Another vote for Kan. I honestly wouldn't wear anything else now. I have had mine for 3 years now, and still love it ! I wear it nearly everyday at the moment for riding youngsters and honestly forget I have it on. I can move with them if they do something unexpected, definitely don't feel restricted like I did with other body protectors. I quite often get off one, untack and tack the second one up with it. I have in the past mucked out and gone back into the house before realising I still have it on under my coat. You can still breathe and move very easily as the Kan moves with you. I have lost 3 stone since getting mine, and after adjusting it slightly it was fine, so no need to buy a smaller size to replace it! 

I don't think you can put a price on safety...Save up a little and get the best !


----------



## I_A_P (28 April 2012)

I bought one last year and had tried a Kan (trialed it for a week before sending it back) as just didnt feel right.  I then went to try a racesafe as thought this would be ideal for me but really didnt like it on.  In the end I bought a new Rodney Powell which i hadnt expected to do as I already had one and wasnt going to get another.  I find it really comfy and the foam in the newer ones is so much better than the old ones.  You really must just try them on as my ecpectation as to what I would get was so different with what was actually comfy


----------



## NR99 (28 April 2012)

> EXERCISE INSTRUCTIONS:
(A) In the body protector thread, how long has the first poster owned a Kan?
(B) Summarize the body protector thread in two sentences.
(C) Translate this sentence from the body protector thread into Spanish: "You can still breathe and move very easily as the Kan moves with you."
The data that follow are separate from the body protector thread.

> INFORMATION SHOWN:
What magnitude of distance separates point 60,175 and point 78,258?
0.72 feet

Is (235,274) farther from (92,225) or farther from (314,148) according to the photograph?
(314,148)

> RESULTS BY TASK:
(A) Three years.

(B) One poster recommends the Kan after three years of near-daily wear, saying it allows easy breathing and movement, and that after the poster lost 3 stone, a slight adjustment was enough to keep it fitting. Another poster tried a Kan and a Racesafe but rejected both, unexpectedly bought a new Rodney Powell, and advises trying protectors on before buying.

(C) Todavía puedes respirar y moverte con mucha facilidad, ya que el Kan se mueve contigo.